5.2 Kernel Components that Use GMM

MCS kernel components can use global shared memory to their advantage. In Windows NT (and other OSes), the kernel and privileged-mode device drivers share a common virtual address space. While the Windows NT kernel itself does not use global shared memory, it permits privileged-mode drivers to map global memory into the kernel address space. Although all kernel components can access all mapped global sections, the common practice is for MCS kernel components to share sections only with their counterparts on other nodes.

GMM uses its own services: the tables describing the global memory sections attributes and the locations of unallocated ranges of the global memory are themselves stored in global shared memory. This permits distributed management of the global memory resource.
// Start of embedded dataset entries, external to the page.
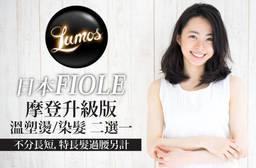 Lu'mos hair salon 3.1折 日本FIOLE摩登升級版溫塑燙/染髮 二選一(不分長短,特長髮過腰另計)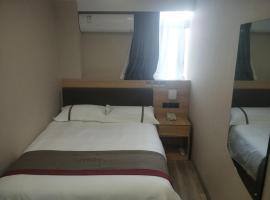 Thank Inn Chain Hotel Jiangsu Xuzhou Suining County Renmin West Road Store, отель в городе Сюйчжоу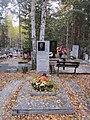 Памятник С.С. Репину.JPG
GMM on any node can make a new global memory allocation by updating the shared tables.

Global networking relies on global shared memory as its physical transport medium. This component presents itself to the operating system as a standard networking driver, so all standard networking protocols are supported. To send a packet from one MCS node to another, the sender places the packet in a buffer in a global memory section and posts an interrupt to the receiving node. The global memory sections required to hold the buffers are allocated when nodes initialize their networking. Each node creates a global memory section of about 2 MB on each other node to which it can send packets. For each buffer, there is only one node that writes and only one node that reads the contents.

Another MCS kernel component implements global synchronization objects, mutexes and events, for use by user space applications. These objects have the same semantics as the Win32 mutexes and events, except that they can be used from any process on any node. These objects also have recoverability features allowing them to survive node and resource failures in the system.

The final example of a kernel component using global shared memory is the global file system. This file system presents a common global file tree across all MCS nodes. The file system maintains a cache of recently used file blocks in global shared memory, so that performance is increased for accesses to shared files (opened by multiple processes simultaneously). The implementation of the global file cache has not been completed, so performance statistics are not available.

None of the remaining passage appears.